Which reminds me, it's really crap how in the UK, virtually every transport system (buses, underground systems, trains, planes) forces you to buy return tickets by making singles (one way tickets) nearly as expensive as a return, thereby doubling your cost if you want to go back via a different route. It cost me no more to return to Scotland from Detroit via different airports than if I'd gone via the exact same airports because singles are half the cost of returns.
Anyway, yes, Detroit. Grubby little airport from what I saw, but the staff were really nice and helpful. Sums up Detroit itself in a way- it's no surprise that Michael Moore and Eminem are from that region.

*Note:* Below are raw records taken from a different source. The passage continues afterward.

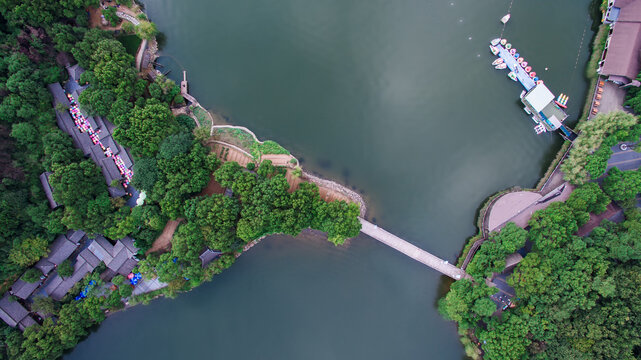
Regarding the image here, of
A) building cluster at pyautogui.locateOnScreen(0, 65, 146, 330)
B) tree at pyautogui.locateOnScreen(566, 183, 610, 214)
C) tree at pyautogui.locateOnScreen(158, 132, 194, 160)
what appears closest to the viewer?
tree at pyautogui.locateOnScreen(566, 183, 610, 214)

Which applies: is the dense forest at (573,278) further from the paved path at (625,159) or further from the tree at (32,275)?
the tree at (32,275)

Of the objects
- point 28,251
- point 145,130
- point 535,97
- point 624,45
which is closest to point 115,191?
point 145,130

A sad place because the evidence is all there of a once great city and region, but it's very depressed and full of desperately poor people. You certainly don't get that "Have a nice day!" attitude in the shops which makes you realise that the US is not the same all the way through like a piece of Brighton Rock. What you do get is similar to that Glasgow attitude- people will be friendly and helpful if you need it, and if you approach them in a friendly way. I had a lovely taxi driver when I spent about $US100 on a pair of tights for my wedding outfit- there were no shops in the city centre and I had to be driven out to a nearby town. The service in my hotel was crap but the staff themselves were nice as anything. It's overwhelmingly African American there too which might lend a different style to the culture that I'm just not used to. I finally got to try grits; it was standard as part of the hotel's cooked breakfast. I liked grits.
There were signs on the motorway (the one that takes you under all the bridges, such as the Eight Mile Bridge) warning you that there is a fine of however many $US if you injure or kill a workman on the motorway. I was deeply shocked by this as it seemed to be implying that the workers' lives were worth very little, and basically only a monetary value at that. Surely people would avoid hitting a workman on the motorway for the simple reason that it's wrong to kill another human being? And surely if you did you would be charged with something accordingly by the police?